According to historians, over 60 American bombers broke away from the union due to bad weather and a navigational error, and in the belief that they were attacking Dresden, they were destroying Prague. Between February 13 and 14, Dresden was the main target of Allied troops. The oversight was also caused by the failure of the main navigator’s radar, which could not pinpoint the target.
The fateful day of February 1945 was Wednesday and the sirens above Prague sounded shortly after noon. The problem was that the people of Prague got used to the fluctuating sound of sirens announcing “acute air danger” during the war and did not take it too seriously. It was mostly a false alarm. And so even this time, many of them did not rush to the shelters.
Consequences of the bombing of February 14, 1945
Photo: ČTK
The first bombs landed in Jinonice a few minutes later. The planes then continued through Pankrác, the upper part of Nové Město and Vinohrady. The interventions ended in Riegrovy sady on the territory of today’s Prague 2. In Vinohrady, among other things, was the Great Synagogue in Sázavská Street, the largest and most ornate Jewish church in Bohemia. The main nave of the synagogue burned down completely, leaving only the side wings, the torso of the temple was then blown up in mid-July 1951.
The German air force was very exhausted at the end of the war, suffered from a lack of fuel, and so did nothing to defend. The liquidation of the direct consequences of the raid was also hampered by the fact that the Prague fire brigades left to help the burning Dresden before the attack.
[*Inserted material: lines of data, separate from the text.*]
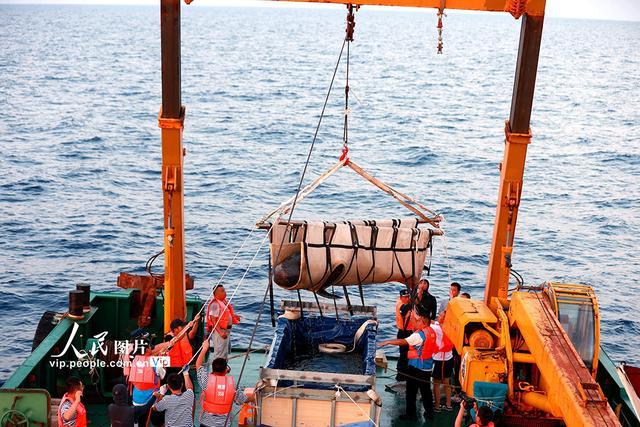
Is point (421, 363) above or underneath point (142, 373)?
underneath

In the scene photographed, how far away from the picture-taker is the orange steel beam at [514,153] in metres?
13.3

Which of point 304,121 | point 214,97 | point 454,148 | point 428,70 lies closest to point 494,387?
point 454,148

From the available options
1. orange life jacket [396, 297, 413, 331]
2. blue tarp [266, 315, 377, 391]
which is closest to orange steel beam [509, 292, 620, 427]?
orange life jacket [396, 297, 413, 331]

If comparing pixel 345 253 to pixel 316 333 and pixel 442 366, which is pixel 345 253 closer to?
pixel 316 333

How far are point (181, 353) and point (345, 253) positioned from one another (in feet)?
9.21

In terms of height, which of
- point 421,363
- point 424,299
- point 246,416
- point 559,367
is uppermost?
point 559,367

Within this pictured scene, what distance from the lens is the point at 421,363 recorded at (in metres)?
12.5

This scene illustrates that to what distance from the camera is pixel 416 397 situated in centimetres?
1326

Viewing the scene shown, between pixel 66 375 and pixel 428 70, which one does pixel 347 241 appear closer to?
pixel 66 375

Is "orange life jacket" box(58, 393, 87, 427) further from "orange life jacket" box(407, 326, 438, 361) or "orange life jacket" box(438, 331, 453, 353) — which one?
"orange life jacket" box(438, 331, 453, 353)

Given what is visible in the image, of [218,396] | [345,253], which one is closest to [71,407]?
[218,396]

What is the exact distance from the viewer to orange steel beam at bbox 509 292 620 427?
366 inches

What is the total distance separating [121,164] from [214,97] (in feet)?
92.0

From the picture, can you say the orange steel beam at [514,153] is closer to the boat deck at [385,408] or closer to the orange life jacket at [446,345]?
the orange life jacket at [446,345]
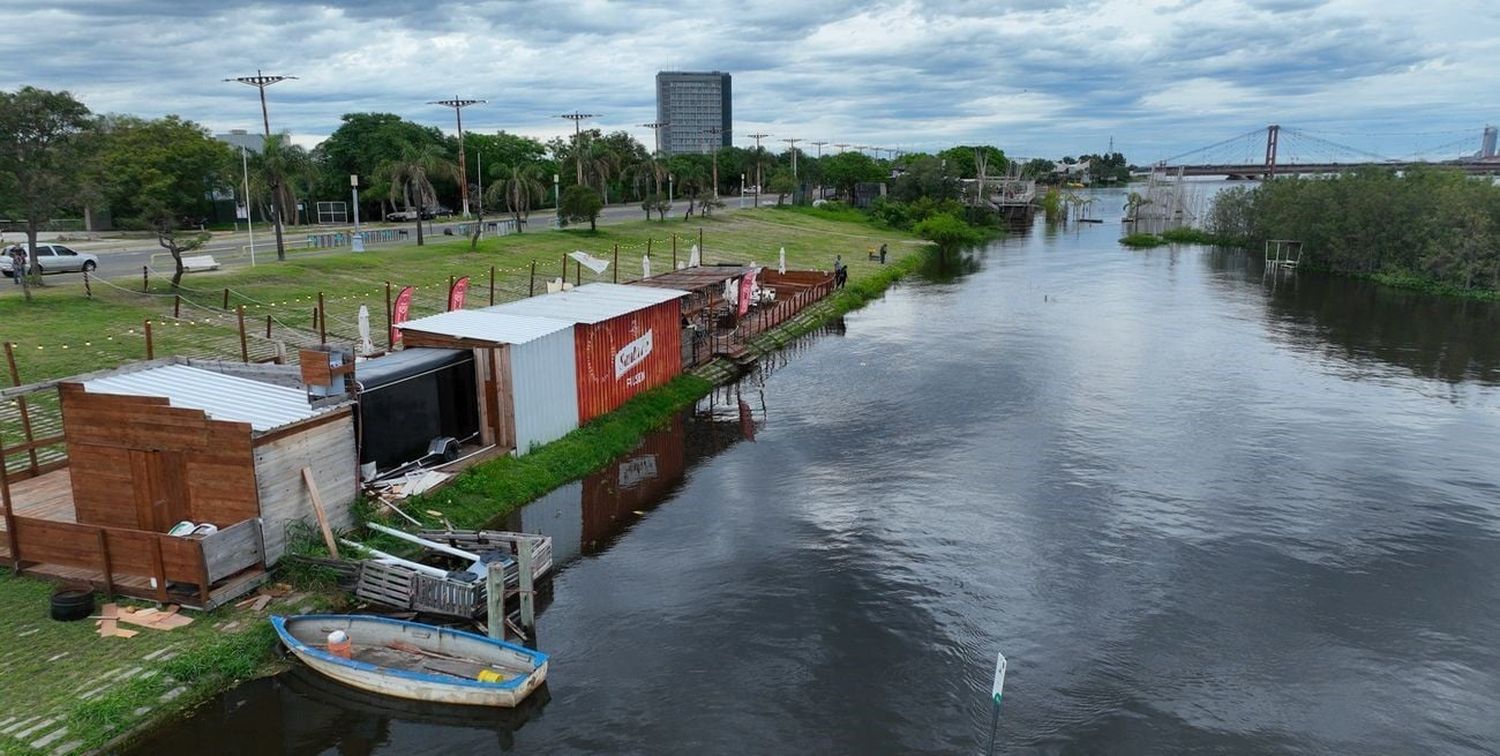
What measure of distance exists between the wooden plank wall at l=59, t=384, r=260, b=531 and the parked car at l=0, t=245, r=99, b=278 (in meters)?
33.1

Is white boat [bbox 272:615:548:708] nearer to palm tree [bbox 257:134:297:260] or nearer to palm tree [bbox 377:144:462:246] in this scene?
palm tree [bbox 257:134:297:260]

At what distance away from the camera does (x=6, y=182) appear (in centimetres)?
3609

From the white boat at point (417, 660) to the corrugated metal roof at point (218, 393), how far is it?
13.7 ft

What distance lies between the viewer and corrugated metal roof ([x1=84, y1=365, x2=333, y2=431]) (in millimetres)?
18469

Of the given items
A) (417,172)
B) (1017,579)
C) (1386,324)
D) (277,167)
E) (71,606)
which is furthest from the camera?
(417,172)

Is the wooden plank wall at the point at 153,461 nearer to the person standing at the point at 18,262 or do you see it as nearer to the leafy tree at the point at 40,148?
the leafy tree at the point at 40,148

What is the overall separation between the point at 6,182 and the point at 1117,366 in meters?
47.6

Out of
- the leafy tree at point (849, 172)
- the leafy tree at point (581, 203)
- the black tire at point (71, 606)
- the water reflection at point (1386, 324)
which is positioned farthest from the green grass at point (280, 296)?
the leafy tree at point (849, 172)

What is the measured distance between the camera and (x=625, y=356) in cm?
3319

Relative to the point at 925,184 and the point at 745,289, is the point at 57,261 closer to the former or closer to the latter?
the point at 745,289

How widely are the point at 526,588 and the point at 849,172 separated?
5802 inches

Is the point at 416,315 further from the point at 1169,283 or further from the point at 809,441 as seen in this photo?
the point at 1169,283

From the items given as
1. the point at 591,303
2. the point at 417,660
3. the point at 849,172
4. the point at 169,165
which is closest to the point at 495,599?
the point at 417,660

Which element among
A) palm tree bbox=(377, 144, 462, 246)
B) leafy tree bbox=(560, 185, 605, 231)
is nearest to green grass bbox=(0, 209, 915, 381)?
leafy tree bbox=(560, 185, 605, 231)
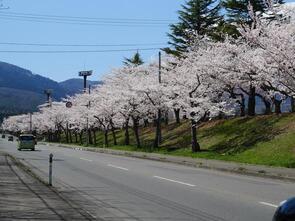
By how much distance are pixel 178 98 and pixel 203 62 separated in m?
5.23

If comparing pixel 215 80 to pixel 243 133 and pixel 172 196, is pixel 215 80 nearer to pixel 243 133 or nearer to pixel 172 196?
pixel 243 133

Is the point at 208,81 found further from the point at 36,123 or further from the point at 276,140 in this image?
the point at 36,123

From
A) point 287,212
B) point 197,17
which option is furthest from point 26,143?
point 287,212

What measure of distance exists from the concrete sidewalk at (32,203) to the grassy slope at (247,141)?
551 inches

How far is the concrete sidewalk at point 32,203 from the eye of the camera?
10617 millimetres

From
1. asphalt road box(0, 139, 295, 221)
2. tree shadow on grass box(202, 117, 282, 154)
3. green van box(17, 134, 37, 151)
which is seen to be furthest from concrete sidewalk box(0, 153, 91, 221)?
green van box(17, 134, 37, 151)

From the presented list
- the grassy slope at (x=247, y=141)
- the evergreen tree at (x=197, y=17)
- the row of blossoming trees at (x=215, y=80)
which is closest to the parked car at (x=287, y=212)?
the row of blossoming trees at (x=215, y=80)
The bombing of the severely damaged Emmaus Monastery
Photo: VHÚ
The February air raid is most often associated with the destruction of the building of the Emmaus Monastery, which burned for several days after the intervention. Three bombs completely destroyed the monastery church, and a unique cycle of Gothic paintings from the time of Charles IV suffered. Although the monastery was restored in the 1950s, it was also nationalized and did not serve its purpose until 1989. As Pryor Englehardt, the monastery’s superior, confirmed to US military representatives during their visit to Emmaus in 2000: “You don’t have to apologize, our monastery has suffered more from the Soviet occupation of the past 40 years than from the bombing.”
Other Prague architectural gems were also damaged, such as the Church of St. Wenceslas in Zderaz or the building of the Vinohrady Theater. The Faust House on Charles Square, around which the bombing was concentrated, was also hit. Palacký Bridge, where the bombs damaged Myslbek’s sculptural group Přemysl and Libuše, did not work without scars either. The raid also indirectly affected the National Theater, when bombs hit its painting shop in Apolinářská Street, a subsequent fire destroyed a number of unique painted decorations.
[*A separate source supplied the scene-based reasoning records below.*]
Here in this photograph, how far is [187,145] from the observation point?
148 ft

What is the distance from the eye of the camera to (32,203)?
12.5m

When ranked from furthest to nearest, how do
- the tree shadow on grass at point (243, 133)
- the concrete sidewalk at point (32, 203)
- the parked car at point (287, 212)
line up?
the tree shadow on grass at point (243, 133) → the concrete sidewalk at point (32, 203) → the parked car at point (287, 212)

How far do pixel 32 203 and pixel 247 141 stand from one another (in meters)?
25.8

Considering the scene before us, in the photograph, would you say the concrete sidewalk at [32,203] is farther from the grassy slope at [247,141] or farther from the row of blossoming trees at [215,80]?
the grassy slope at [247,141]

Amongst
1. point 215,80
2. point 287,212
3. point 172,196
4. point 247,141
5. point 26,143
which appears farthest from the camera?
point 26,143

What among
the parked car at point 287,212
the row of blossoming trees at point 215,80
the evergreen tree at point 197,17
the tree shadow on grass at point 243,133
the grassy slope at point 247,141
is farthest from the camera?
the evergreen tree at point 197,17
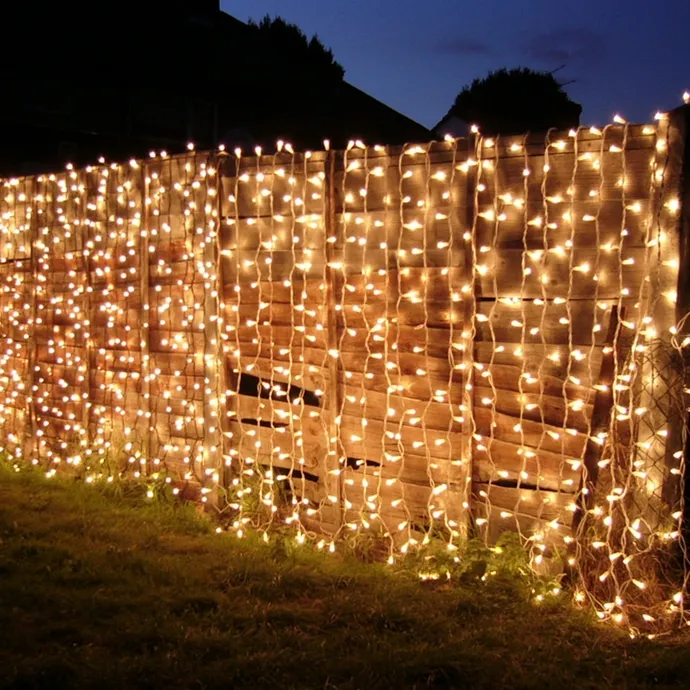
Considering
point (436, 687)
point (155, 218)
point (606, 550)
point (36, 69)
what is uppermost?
point (36, 69)

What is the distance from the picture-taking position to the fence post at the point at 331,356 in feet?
15.9

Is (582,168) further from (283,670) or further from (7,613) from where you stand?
(7,613)

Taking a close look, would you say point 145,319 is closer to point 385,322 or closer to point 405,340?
point 385,322

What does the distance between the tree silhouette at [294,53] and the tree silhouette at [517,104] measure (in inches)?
160

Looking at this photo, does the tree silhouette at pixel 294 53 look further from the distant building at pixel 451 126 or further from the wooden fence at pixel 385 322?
the wooden fence at pixel 385 322

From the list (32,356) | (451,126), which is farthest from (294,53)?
(32,356)

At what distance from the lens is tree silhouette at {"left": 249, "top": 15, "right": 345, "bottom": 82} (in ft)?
68.4

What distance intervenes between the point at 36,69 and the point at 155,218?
33.9ft

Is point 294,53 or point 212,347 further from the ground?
point 294,53

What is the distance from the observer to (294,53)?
22.0 m

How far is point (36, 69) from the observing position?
14.3 m

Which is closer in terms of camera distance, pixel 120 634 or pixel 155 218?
pixel 120 634

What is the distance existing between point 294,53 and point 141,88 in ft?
24.3

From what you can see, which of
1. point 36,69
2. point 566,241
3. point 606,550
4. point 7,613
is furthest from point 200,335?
point 36,69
Gaps arose in the places of the bombed houses, the extension of the stops permanently for many or several decades. The last of the buildings to be built on the bombed site was the Dancing House on the Rašín embankment, completed in 1996.
A house damaged by bombing on the corner of Rašín embankment.
Photo: VHÚ
When they flew back, the bombers dropped the remaining bombs because it was dangerous to fly and land with them. The apartment house in Břevnov, where about 20 people died, was hit.
The last major air raid on Prague took place on March 25, 1945, when 500 American planes bombed factories in Liben and Vysočany and three airports in the northeastern part of Prague.